What Does The Term ‘Clean Beauty’ Even Mean? We Investigate

Hear that? It’s the sound of change. Slowly but steadily, consumers are becoming more aware of the products they put on their skin – and, importantly, the ingredients that comprise them. Is it possible to get high performance skin care without the hidden nasties?

1938. That’s the year that the US Government passed major federal legislation outlining the ingredients that were too dangerous for cosmetic use. Just 30 ingredients made the banned or restricted list and it hasn’t been updated since. In stark contrast, the European Union isn’t taking any chances; its banned list encompasses over 1,300 chemicals. In real-world terms, this means that formaldehyde – a known carcinogen that is banned in the EU – can be found lurking in US-made nail polish and hair straightening products. Have I got your attention yet?

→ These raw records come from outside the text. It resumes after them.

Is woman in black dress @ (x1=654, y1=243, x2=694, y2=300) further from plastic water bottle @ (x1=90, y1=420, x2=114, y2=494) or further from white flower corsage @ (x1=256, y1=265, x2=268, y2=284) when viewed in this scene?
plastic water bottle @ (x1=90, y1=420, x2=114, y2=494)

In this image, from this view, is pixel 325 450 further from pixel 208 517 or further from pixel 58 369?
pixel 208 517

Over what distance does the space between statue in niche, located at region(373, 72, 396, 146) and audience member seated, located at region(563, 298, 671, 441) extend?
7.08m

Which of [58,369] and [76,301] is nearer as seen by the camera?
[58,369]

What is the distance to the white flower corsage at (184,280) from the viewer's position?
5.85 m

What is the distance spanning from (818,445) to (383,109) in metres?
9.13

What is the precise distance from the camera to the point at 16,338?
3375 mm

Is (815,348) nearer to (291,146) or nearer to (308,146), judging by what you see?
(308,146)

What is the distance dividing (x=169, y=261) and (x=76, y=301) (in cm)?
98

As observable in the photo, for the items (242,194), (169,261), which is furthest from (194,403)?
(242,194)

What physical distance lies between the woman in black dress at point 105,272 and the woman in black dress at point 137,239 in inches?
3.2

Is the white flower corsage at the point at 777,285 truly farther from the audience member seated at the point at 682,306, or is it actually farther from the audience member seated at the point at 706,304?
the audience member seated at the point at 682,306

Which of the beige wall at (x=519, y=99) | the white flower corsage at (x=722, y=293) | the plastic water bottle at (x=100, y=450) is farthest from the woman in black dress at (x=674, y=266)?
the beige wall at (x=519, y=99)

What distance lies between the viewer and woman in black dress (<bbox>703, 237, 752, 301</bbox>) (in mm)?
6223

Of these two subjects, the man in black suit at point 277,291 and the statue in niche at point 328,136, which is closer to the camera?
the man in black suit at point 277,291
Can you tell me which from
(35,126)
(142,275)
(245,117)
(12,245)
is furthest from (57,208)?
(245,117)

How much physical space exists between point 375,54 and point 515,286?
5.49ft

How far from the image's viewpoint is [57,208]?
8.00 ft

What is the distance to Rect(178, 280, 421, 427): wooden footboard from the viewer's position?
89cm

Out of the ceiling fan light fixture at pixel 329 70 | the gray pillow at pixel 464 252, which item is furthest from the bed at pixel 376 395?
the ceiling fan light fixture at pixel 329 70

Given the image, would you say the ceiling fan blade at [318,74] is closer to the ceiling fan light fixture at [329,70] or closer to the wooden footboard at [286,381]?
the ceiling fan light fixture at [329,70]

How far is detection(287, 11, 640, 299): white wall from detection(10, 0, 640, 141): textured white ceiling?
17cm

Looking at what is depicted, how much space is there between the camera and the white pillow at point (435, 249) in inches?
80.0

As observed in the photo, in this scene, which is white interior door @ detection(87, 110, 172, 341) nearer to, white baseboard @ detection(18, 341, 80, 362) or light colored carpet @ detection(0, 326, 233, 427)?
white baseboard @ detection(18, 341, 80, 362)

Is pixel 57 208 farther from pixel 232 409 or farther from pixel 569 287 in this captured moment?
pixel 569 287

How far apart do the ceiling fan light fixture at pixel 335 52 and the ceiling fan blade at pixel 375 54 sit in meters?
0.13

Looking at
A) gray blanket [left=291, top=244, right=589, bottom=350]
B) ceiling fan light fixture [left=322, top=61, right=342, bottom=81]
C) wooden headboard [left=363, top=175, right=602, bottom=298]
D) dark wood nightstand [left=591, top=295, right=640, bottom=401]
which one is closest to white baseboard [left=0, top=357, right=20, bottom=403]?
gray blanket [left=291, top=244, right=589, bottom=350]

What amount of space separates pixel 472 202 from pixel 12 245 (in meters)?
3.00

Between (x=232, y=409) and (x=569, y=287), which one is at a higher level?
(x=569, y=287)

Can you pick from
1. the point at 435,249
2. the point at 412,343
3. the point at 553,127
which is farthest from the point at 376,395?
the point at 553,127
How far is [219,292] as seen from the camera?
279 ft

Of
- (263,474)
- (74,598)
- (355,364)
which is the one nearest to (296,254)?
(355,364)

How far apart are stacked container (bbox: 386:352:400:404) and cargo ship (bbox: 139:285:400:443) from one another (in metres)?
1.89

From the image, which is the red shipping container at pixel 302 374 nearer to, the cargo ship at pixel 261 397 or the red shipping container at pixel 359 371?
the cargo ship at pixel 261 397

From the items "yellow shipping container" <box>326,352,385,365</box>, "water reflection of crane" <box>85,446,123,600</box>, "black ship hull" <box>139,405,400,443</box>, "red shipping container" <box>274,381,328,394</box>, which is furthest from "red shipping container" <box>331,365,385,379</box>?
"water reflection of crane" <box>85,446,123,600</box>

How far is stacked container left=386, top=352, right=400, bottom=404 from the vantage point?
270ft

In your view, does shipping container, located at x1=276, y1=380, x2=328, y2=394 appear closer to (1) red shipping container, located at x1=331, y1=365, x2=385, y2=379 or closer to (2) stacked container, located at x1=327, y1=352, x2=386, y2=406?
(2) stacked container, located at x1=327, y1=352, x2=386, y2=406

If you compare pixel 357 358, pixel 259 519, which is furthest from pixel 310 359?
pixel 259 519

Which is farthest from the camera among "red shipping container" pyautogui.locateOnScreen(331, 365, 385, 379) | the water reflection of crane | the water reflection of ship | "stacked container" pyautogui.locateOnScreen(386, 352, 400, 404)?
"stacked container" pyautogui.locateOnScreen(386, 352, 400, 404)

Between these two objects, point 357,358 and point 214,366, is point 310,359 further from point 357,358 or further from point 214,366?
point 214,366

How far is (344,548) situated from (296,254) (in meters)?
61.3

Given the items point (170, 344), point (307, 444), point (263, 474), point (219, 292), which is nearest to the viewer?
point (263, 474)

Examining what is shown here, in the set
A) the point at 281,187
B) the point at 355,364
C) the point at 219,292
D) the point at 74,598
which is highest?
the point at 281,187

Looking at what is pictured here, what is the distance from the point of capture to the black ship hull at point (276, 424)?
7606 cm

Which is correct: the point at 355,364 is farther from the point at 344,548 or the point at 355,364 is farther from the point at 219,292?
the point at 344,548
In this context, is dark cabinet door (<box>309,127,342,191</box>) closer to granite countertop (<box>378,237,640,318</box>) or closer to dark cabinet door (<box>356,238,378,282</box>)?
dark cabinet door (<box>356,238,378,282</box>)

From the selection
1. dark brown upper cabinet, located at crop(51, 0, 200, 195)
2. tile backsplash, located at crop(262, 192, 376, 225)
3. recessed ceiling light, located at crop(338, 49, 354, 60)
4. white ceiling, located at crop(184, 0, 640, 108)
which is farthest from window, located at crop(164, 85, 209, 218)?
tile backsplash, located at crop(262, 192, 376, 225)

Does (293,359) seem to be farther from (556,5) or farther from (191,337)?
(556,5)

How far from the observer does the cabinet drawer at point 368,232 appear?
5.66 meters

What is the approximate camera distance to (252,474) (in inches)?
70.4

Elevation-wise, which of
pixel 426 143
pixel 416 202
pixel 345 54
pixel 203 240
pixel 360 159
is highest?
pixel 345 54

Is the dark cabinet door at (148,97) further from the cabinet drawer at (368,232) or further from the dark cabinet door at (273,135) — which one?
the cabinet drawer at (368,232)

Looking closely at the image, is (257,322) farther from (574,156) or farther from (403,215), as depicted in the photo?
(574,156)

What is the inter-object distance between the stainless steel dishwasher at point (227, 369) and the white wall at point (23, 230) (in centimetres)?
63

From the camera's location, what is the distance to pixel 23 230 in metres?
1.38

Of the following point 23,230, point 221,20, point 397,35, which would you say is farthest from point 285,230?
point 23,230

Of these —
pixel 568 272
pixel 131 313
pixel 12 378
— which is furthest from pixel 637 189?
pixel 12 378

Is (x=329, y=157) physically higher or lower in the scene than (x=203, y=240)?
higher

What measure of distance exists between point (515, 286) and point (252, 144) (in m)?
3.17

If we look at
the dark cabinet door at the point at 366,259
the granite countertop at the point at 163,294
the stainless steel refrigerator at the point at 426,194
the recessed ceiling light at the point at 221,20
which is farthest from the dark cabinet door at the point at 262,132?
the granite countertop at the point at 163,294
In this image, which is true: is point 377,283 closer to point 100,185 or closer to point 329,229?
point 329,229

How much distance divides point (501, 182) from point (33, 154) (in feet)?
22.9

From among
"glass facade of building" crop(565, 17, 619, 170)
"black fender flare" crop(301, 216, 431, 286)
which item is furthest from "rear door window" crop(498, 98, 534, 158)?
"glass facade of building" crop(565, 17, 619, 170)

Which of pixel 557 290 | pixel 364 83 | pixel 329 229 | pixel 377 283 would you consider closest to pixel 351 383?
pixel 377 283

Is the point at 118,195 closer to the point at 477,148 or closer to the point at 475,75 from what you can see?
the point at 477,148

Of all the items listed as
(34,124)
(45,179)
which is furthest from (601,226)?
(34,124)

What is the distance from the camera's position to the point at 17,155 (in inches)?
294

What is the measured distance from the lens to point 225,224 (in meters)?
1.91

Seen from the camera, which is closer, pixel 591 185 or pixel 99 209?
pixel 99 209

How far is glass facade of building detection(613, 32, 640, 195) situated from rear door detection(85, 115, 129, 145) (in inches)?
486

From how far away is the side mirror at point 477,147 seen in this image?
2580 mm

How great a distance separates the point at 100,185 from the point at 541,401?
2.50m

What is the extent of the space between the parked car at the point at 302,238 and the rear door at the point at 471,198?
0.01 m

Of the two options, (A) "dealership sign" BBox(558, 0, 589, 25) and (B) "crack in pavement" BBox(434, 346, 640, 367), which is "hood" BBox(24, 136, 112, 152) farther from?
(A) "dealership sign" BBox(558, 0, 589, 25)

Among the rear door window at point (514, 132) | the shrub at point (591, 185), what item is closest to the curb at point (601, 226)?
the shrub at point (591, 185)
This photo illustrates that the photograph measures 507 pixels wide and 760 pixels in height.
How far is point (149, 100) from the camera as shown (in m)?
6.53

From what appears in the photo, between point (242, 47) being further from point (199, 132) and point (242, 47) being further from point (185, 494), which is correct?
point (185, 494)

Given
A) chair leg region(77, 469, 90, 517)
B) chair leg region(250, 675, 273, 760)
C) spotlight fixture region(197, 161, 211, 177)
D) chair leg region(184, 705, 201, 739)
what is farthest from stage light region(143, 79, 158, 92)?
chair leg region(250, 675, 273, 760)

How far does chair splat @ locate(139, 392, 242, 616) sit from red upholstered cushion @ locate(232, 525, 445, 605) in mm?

Closer to home, the rules aren’t as cut and dry. Australian cosmetics are regulated by the National Industrial Chemicals Notification and Assessment Scheme (NICNAS), a division of the Department of Health and Ageing. Rather than having a banned list, we have an allowed list of over 40,000 chemicals.

The Australian Competition and Consumer Commission (ACCC) requires that brands comply with strict labelling requirements so that consumers can make informed decisions about their personal care products and steer clear of anything that doesn’t agree with them.

A question for you: when was the last time you flipped over your favourite bottle of moisturiser to read the ingredient list – just to double check what is hiding within?

biossance clean beauty

It’s Cool To Care

Biossance, a relatively new brand out of San Francisco, are taking matters into their own hands. Where local legislation requires them to omit or reduce 30 ingredients, they’ve chosen to blacklist over 2,000. “We’ve identified thousands of ingredients that we dub as toxic,” says Biossance president, Catherine Gore. “We have put that list through the most rigorous of tests.”

“At the end of the day, it begins and ends with the ingredients inside the product. [As consumers] you have to become knowledgeable and well-versed on those ingredients and do the homework on your own.”

Down To Earth

Does this mean we should all switch to 100 per cent natural skin care? Not necessarily, says Ramya Viswanathan, senior product development manager at Biossance: “Poison ivy is natural but it’s not something you want to put on your skin.”

“Natural doesn’t always mean clean and I think that is important to note,” Viswanathan further explains. Oftentimes, sourcing natural ingredients is beneficial to both skin and the farmers who grow them. However, harvesting plants en masse can place undue pressure on the planet – such is the case with sandalwood, which is at risk of extinction due to global demand and overharvesting. Similarly, thousands of sharks are killed per year for their squalene oil – a natural moisturising agent (more on that, later).